Ce fut évidemment peine perdue. La ministre Vallée s'est dite d'avis qu'il serait prématuré d'abroger le Règlement sur l'exercice de la profession médicale dans le cadre de la commission parlementaire sur le projet de loi 98. 

«Ce n'est pas la façon de faire. Il y a un grand chantier en cours mené par l'Office des professions», a rappelé la ministre, tout en insistant sur l'importance de faire des consultations sur la question, notamment auprès du Collège des médecins.

«C'est exclusivement un enjeu politique, a rétorqué Diane Lamarre.
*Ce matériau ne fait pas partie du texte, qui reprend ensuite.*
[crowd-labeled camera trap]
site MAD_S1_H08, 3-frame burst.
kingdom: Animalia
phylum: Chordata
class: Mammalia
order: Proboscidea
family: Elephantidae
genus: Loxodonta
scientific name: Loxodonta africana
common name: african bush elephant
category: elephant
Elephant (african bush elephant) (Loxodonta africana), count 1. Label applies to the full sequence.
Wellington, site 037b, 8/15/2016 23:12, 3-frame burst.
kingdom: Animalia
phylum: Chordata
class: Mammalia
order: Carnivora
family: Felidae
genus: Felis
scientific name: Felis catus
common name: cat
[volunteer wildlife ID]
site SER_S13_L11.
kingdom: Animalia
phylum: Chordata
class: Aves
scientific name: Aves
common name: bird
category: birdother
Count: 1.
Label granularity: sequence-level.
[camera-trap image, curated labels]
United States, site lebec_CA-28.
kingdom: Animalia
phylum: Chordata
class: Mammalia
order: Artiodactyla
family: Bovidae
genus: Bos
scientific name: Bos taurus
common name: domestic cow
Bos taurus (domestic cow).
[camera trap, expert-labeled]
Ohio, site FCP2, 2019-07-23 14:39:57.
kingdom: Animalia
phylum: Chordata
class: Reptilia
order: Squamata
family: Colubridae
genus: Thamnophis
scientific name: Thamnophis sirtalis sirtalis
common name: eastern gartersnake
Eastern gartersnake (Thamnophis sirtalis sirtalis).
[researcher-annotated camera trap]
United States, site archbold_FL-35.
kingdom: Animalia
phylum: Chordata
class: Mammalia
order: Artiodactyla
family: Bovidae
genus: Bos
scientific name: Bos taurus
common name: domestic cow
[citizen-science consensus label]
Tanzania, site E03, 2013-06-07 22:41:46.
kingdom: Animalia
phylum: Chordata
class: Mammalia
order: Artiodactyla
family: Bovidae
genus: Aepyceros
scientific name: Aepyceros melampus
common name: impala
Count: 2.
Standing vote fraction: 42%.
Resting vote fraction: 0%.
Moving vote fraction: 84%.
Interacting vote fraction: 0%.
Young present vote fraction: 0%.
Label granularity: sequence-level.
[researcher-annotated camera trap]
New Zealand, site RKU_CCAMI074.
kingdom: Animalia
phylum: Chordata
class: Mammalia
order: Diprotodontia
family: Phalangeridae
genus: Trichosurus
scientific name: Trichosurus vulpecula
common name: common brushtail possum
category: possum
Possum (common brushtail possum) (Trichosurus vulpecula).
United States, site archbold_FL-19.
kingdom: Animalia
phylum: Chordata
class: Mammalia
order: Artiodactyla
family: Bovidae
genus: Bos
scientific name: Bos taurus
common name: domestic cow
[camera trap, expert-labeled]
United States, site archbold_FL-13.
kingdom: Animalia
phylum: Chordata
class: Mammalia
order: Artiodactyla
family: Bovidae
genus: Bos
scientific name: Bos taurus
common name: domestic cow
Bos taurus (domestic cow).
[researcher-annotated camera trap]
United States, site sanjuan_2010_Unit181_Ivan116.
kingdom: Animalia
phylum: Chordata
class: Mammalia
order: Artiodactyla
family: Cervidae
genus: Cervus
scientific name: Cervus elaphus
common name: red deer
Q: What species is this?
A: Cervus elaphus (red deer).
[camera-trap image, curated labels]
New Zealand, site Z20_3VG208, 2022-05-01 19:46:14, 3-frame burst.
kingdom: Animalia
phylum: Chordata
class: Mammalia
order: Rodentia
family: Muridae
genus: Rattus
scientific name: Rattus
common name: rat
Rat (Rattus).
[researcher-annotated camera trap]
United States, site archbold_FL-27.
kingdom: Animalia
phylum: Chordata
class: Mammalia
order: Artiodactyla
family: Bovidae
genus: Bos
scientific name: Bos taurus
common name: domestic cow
Ce gouvernement a pris plein de décisions importantes spontanément, sans consultations. [...] C'est un enjeu strictement économique et fiscal. Le gouvernement a tout à fait le droit de dire : c'est assez. Ces sommes-là qu'on pourrait économiser, les Québécois en ont besoin. Elles pourraient être investies dans les soins à domicile ou dans la première ligne, pour augmenter plus rapidement les cohortes d'infirmières praticiennes spécialisées, par exemple.»